Fourth of July: Audrey Flack’s Fourth of July Still Life

Katy Thompson, Associate Director of Education

“What does Independence mean to me?” This is the question that, in 1975, the Lorillard Tobacco Co. in New York asked 12 American artists: Will Barnet, Colleen Browning, Audrey Flack, Red Grooms, Joseph Hirsch, Robert Indiana, Alex Katz, Jacob Lawrence, Marisol Escobar, Larry Rivers, Edward Ruscha, and Fritz Scholder. Commissioned to celebrate the 1976 Bicentennial of American Independence, the Kent Bicentennial Portfolio: Spirit of Independence (1975) comprises the response of each artist, in print form, to the above question.

FWMoA holds the full portfolio in our permanent collection, and in 2020 we looked at two of the prints: Fritz Scholder’s Bicentennial Indian and Marisol’s Women’s Equality. Today, we’re shuffling back through them to look at Audrey Flack’s Fourth of July Still Life.

Audrey Flack, American, b. 1931. Fourth of July Still Life, from the Kent Bicentennial Portfolio: Spirit of Independence. Screenprint on paper, 1975. Gift of the Lorillard Co., 1976.05.3. Image courtesy of FWMoA.

Take a moment to examine the individual objects in Flack’s still life. Where did your eyes go first? I noticed the engraved portrait of George Washington in the right-hand corner. Arguably the most well-known and revered figure in American history, even on the sidelines his enigmatic presence draws attention. From there, my eyes went to the figurines in uniform, then to the replica Liberty Bell (a piggy bank!) in front of the American flag and bronze eagle, but tucked behind the trumpet, to the red-white-and-blue crêpe paper and reflective surface. Lastly, my eyes settled on the string of silver beads. Drawing on her memories of the 4th of July, Flack assembled objects which she felt reflected her American childhood growing up in New York. Hoping to evoke the feelings, sounds, and colors of America, Flack stated that she “tried to create an absolutely American still life”. Did she succeed? Can you imagine the sound of the trumpet? The crinkle of the crêpe paper as its strewn on a porch balcony or stairwell banister?
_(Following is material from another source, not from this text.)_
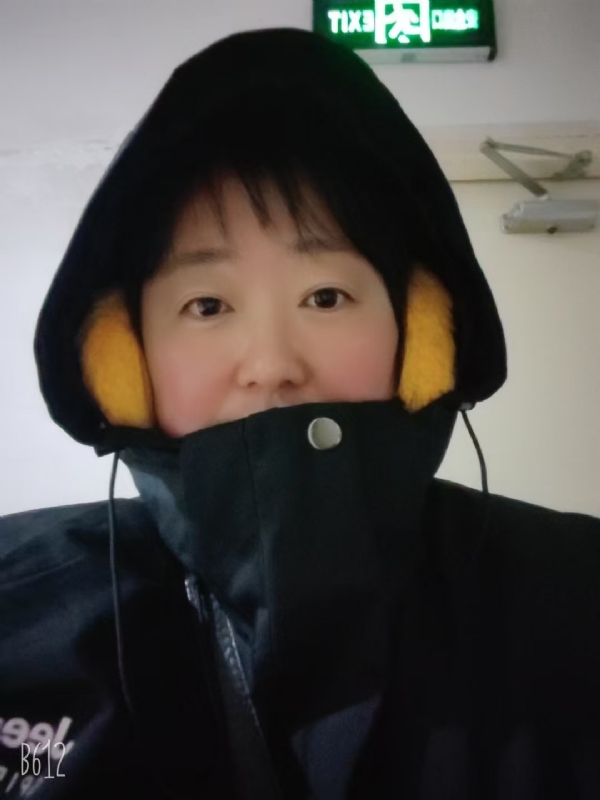 爱温暖人心的第三张照片--青岛相亲服务中心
The pop and crackle of the firecrackers?

Playing on the consumerist culture of the 70s, many referred to this time as the “BUYcentennial SELLabration”, and Flack’s objects connect to both the commercialization of Independence day and the iconography of the day itself. At the time, the country was grappling with inflation, the end of the Vietnam War, an energy crisis, and the ramifications of the women’s liberation and Civil Rights movements. Can you connect any of the objects to these economic, social, and political issues? The tea and Liberty Bell are obvious nods to the founding of the country, but what about the fireworks? The silver beads? By incorporating everyday objects associated with specific cultural meaning, like the fireworks, she presents a specific facet of the country’s narrative recognizable to all Americans.
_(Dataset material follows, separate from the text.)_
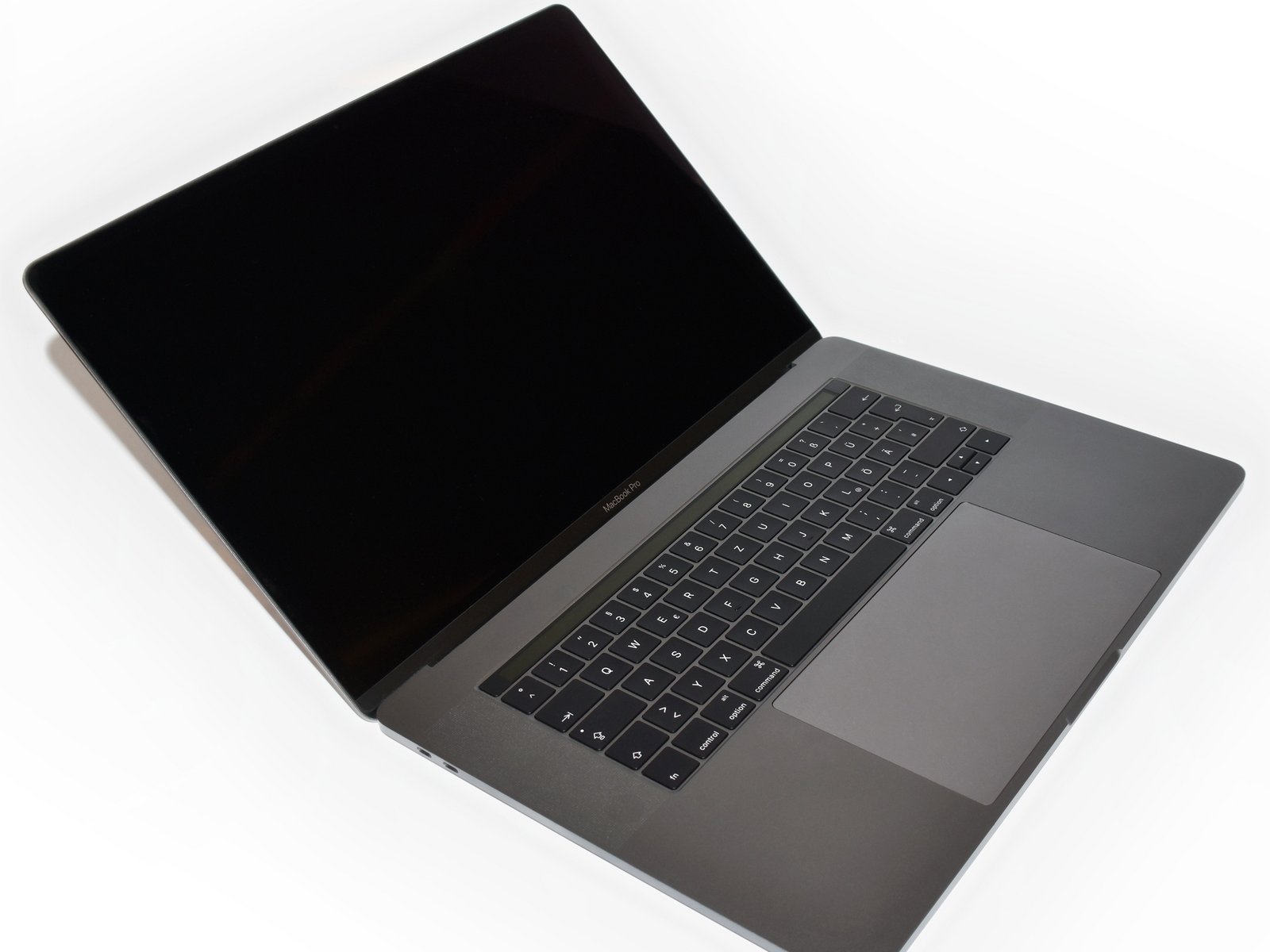 MacBook Pro 13 pouces A2338 M1 2020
Working from photographs, Flack is a photorealist painter who, inspired by the Pop art movement that incorporated recognizable images into fine art, assembles inanimate household objects into table top still lives. Calling back to 17th century Dutch still life practice, Flack pioneered the “Super Realist” style and was the first Photorealist to have a painting purchased by the Museum of Modern Art (MoMA), in 1966, for their permanent collection. Taught by Josef Albers at Yale, her early work fell into Abstract Expressionism, studying the relationship between color and emotion. She shifted her practice gradually, as her want to communicate with her art grew, and experimented with multiple mediums, including printing and sculpture. While acceptable for an artist to work from photographs, placing the emphasis on reproducing the photographic quality was not; however, this approach lent itself to an end product with a purposeful narrative rendered in meticulous detail. The “literalness”, or recognizability, of her completed works opened her art to a larger, consumer audience that often finds abstraction off-putting or intimidating. Albers’ teaching is still evident, however, in the use of color and light that plays with and between the objects. The reflective surface of the table, the glossy red of the fig, the smoothness of plastic, and the brightness of the brass trumpet are all callbacks to her formative training. For Flack, art “is an exploration of visual data which has been going on for centuries, each artist contributing to the next generation’s advancement”, evidenced here in both her references to Dutch still life and the artifacts of American history.

How does Flack’s still life answer the posed question? What objects do you associate with Independence day, and which ones would you incorporate into a still life?